### Instructions for the task:
Every entry below needs to be printed again exactly, with its pictures left out.

[Collected data entries]
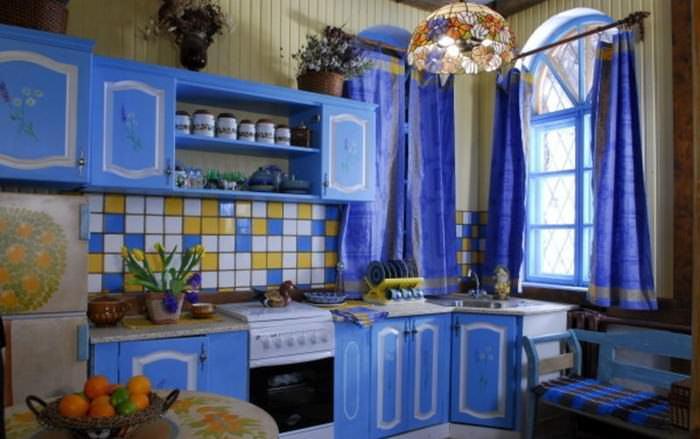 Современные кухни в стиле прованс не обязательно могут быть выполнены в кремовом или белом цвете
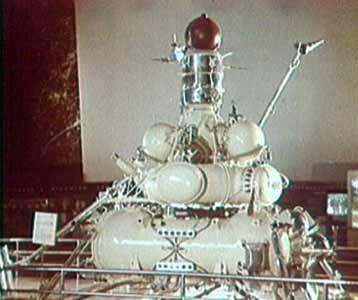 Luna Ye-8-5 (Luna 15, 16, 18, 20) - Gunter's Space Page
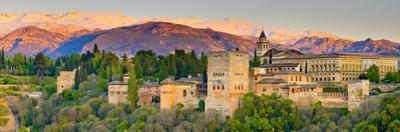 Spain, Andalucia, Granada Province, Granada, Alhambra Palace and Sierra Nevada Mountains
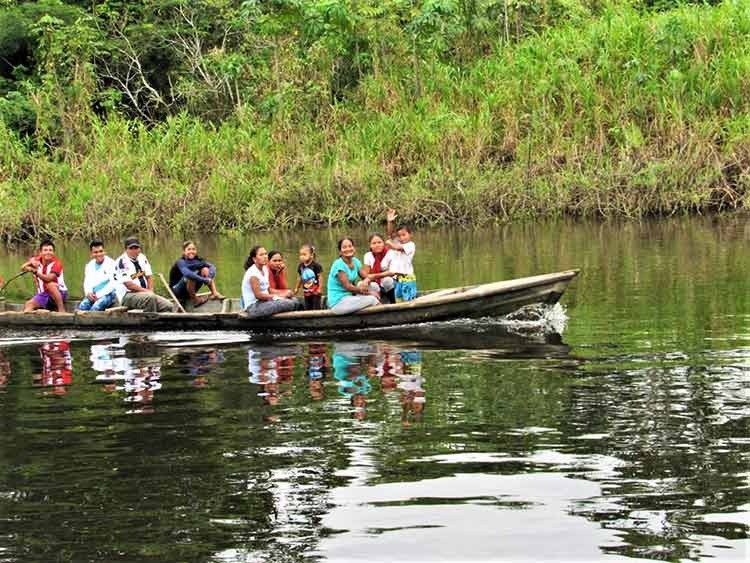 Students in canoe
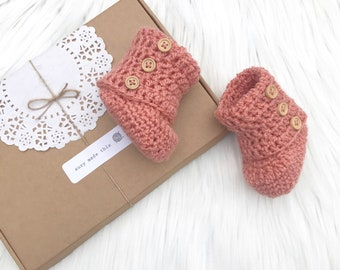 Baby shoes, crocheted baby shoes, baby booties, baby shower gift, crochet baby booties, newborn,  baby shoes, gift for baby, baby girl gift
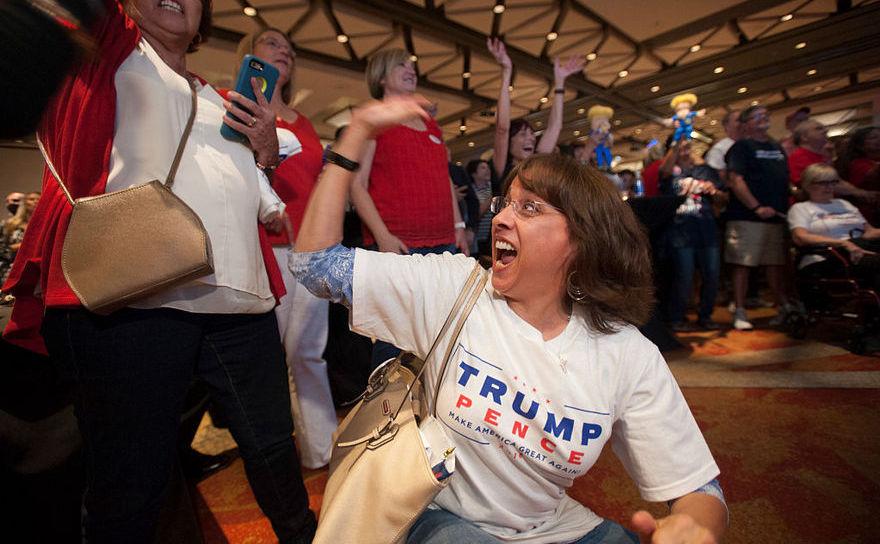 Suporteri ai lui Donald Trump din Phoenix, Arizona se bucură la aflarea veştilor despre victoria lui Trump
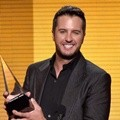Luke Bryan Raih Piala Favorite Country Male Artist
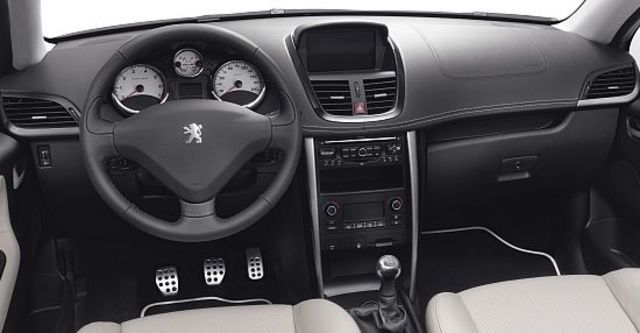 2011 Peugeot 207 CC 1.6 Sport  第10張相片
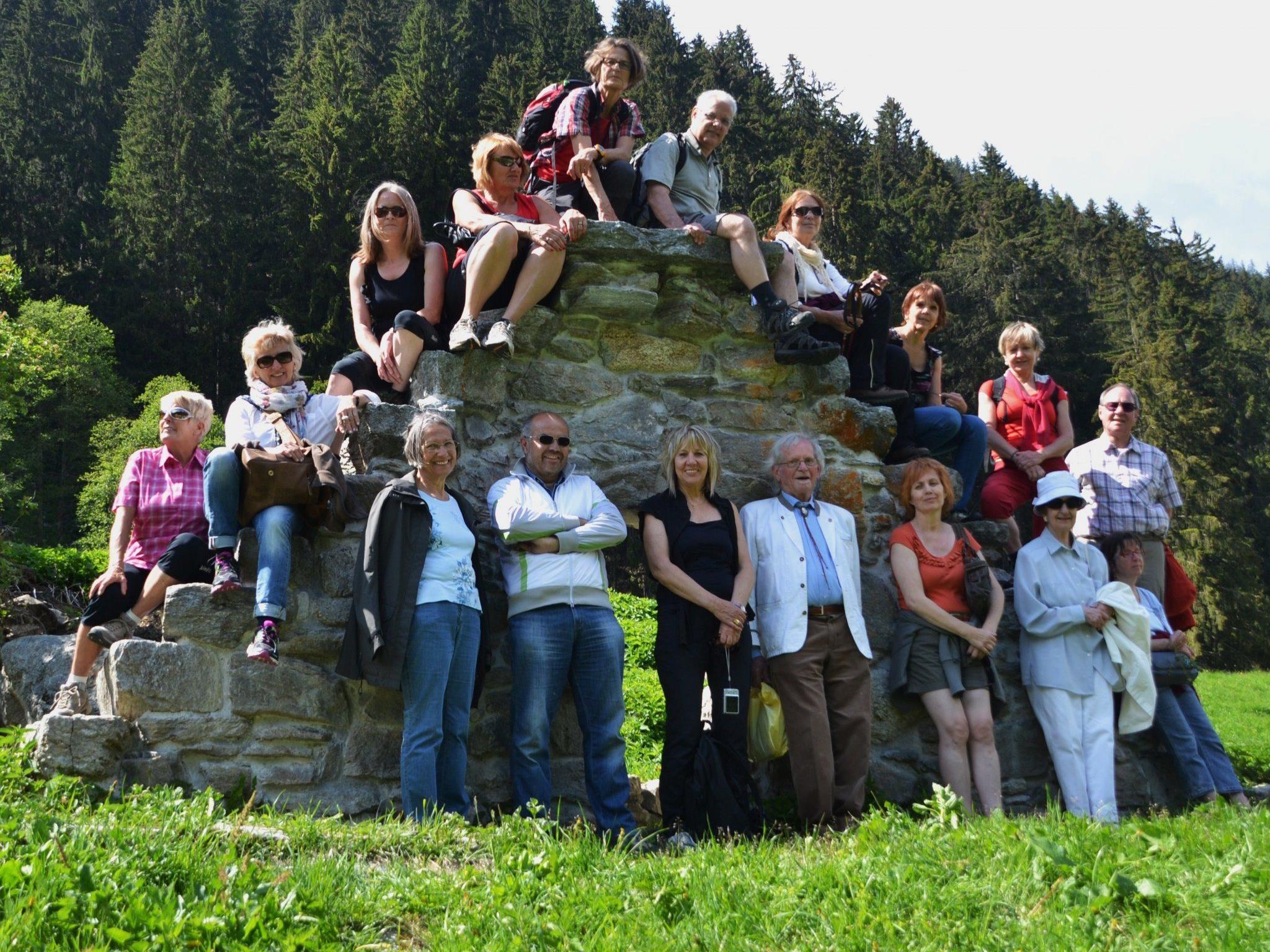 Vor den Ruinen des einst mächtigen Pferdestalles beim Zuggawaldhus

### Response to this exercise:
 Современные кухни в стиле прованс не обязательно могут быть выполнены в кремовом или белом цвете
 Luna Ye-8-5 (Luna 15, 16, 18, 20) - Gunter's Space Page
 Spain, Andalucia, Granada Province, Granada, Alhambra Palace and Sierra Nevada Mountains
 Students in canoe
 Baby shoes, crocheted baby shoes, baby booties, baby shower gift, crochet baby booties, newborn,  baby shoes, gift for baby, baby girl gift
 Suporteri ai lui Donald Trump din Phoenix, Arizona se bucură la aflarea veştilor despre victoria lui Trump
Luke Bryan Raih Piala Favorite Country Male Artist
 2011 Peugeot 207 CC 1.6 Sport  第10張相片
 Vor den Ruinen des einst mächtigen Pferdestalles beim Zuggawaldhus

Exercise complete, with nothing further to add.